(Items from a data source)
########
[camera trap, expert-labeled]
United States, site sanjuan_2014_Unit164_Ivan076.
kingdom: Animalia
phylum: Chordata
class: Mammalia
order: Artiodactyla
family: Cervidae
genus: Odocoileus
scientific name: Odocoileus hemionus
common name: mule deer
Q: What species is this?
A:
########
- [WORK TO BE COMPLETED]
From the line containing "genus: Odocoileus" down to the last line of the records above, print every line exactly, with both ends kept.

- [ANSWER SECTION]
genus: Odocoileus
scientific name: Odocoileus hemionus
common name: mule deer
Q: What species is this?
A:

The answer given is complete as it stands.